Science
Where Did Earth's Oceans Come From? New Research Points Inward
Every drop of water in Earth's oceans has an origin story — and for decades, scientists blamed comets and asteroids for delivering it. Now, a fresh hypothesis suggests Earth may have quietly made its own water from the inside out.
84%of Earth's volume made up by the mantle, the layer now suspected of generating water
The facts
- 1For years, the leading theory was that icy comets and asteroids bombarded the early Earth, carrying water molecules that eventually filled the oceans — but the chemistry never quite matched.
- 2New research published in Quanta Magazine (June 2026) suggests that hydrogen trapped inside Earth's rocky mantle may have reacted with oxygen to produce water molecules deep underground, which then seeped upward over billions of years.
- 3Earth's mantle — the thick rocky layer between the crust and the core — makes up about 84% of our planet's total volume, giving it enormous capacity to store and release gases like hydrogen over geological time.

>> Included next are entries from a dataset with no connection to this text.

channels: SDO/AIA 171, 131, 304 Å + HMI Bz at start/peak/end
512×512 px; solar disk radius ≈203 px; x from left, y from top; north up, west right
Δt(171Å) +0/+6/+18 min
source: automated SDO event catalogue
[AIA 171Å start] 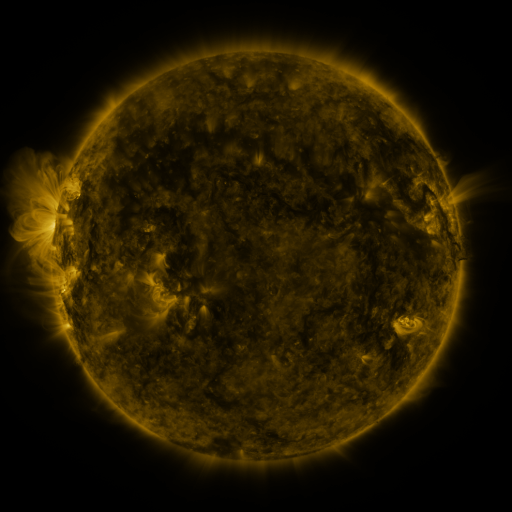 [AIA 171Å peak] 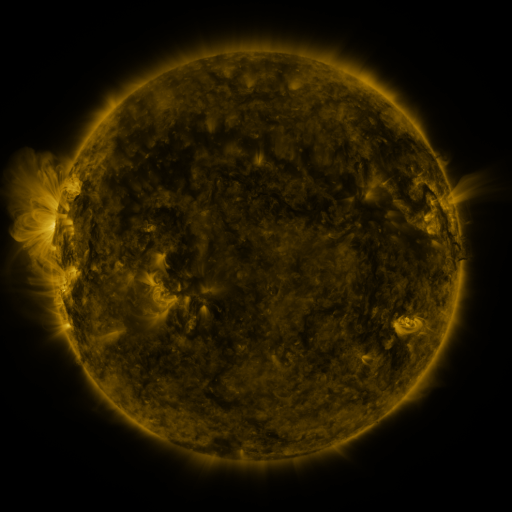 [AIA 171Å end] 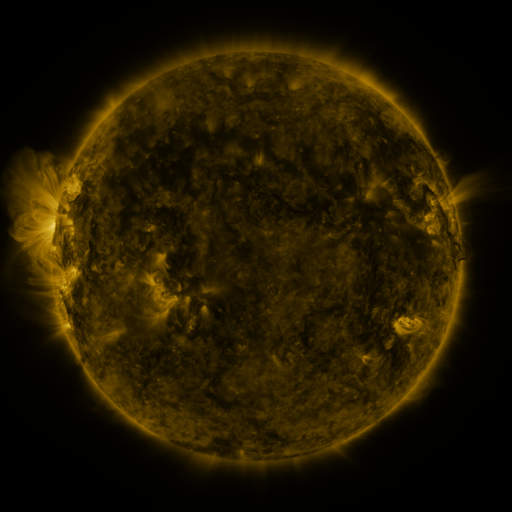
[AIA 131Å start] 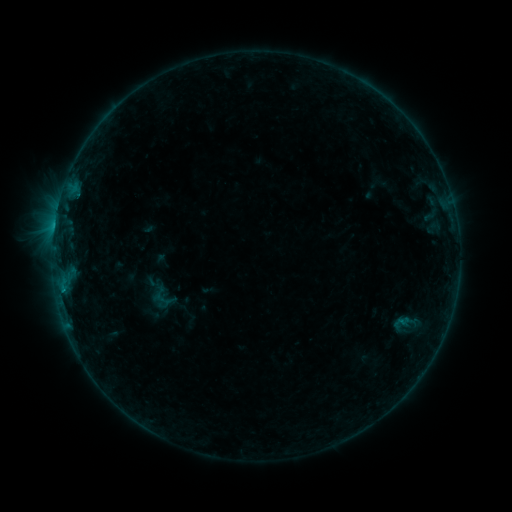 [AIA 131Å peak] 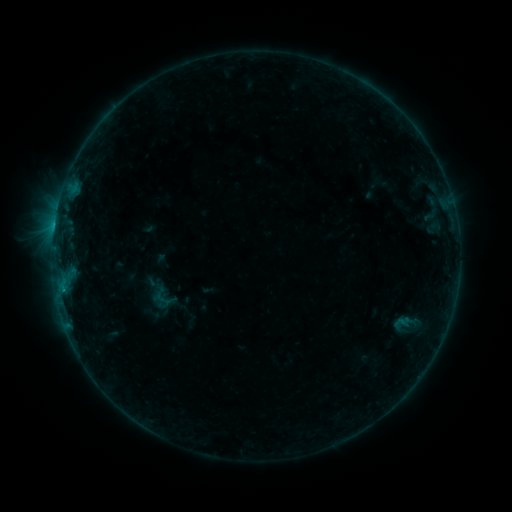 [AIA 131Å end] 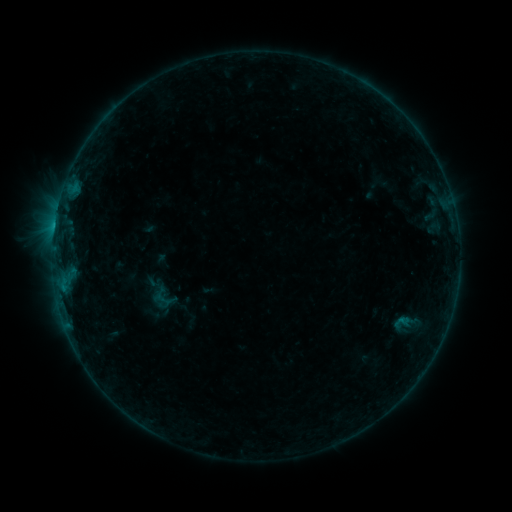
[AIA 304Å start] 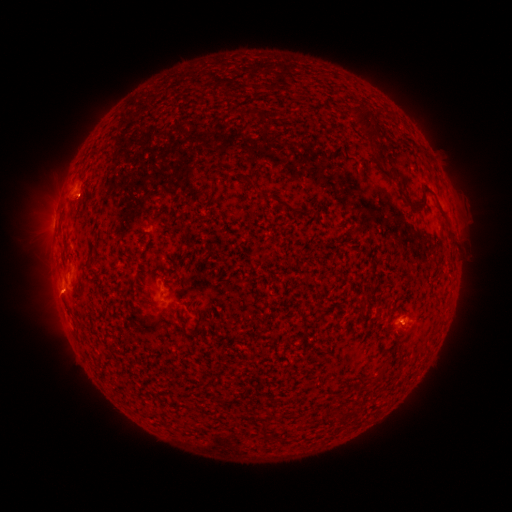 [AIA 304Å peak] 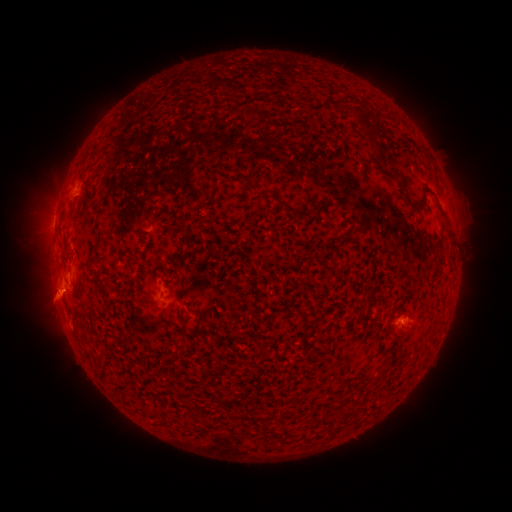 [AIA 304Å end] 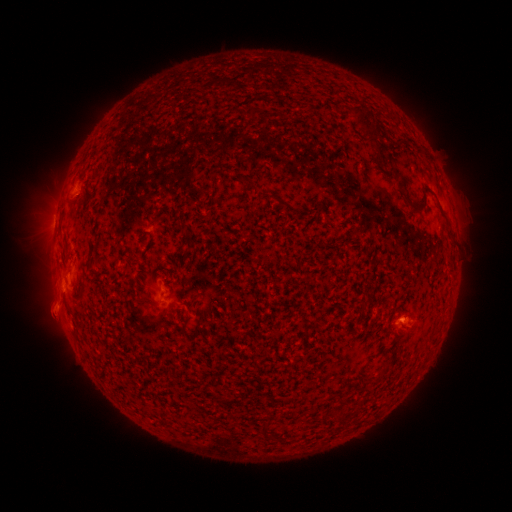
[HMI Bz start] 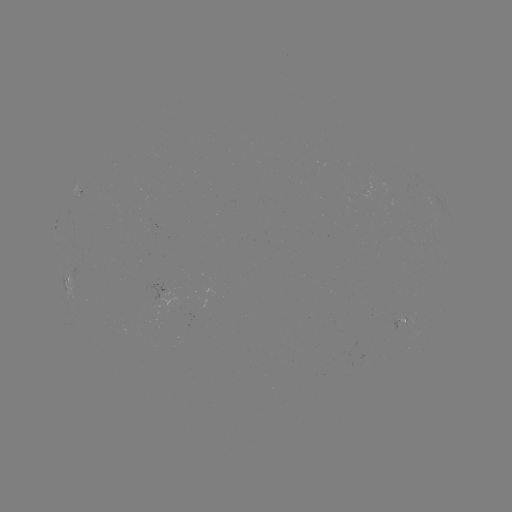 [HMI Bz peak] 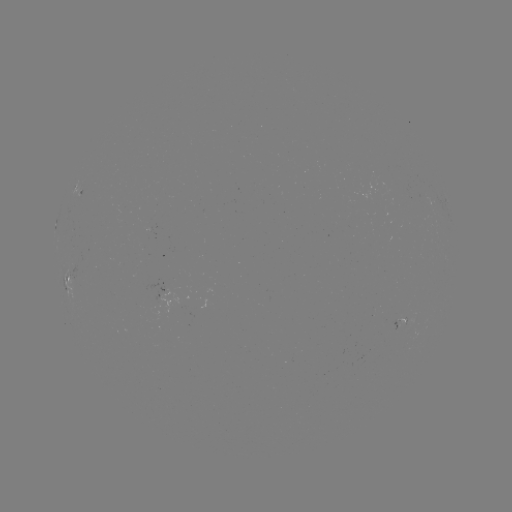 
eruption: (23, 269, 80, 328)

- 4If water was produced internally, it would have seeped to the surface gradually through volcanic activity and mid-ocean ridges, the underwater mountain chains where tectonic plates pull apart and release material from deep below.
- 5This debate matters beyond curiosity: understanding how Earth got its water helps planetary scientists figure out which other rocky planets — including those discovered by NASA's JWST telescope — might also be able to hold liquid water and support life.
Why it matters
Water is Earth's most essential ingredient for life, so knowing where it came from helps scientists decide which exoplanets — planets orbiting other stars — deserve a closer look. If rocky planets can make their own water internally, the odds of finding liquid water elsewhere in the universe just got more interesting.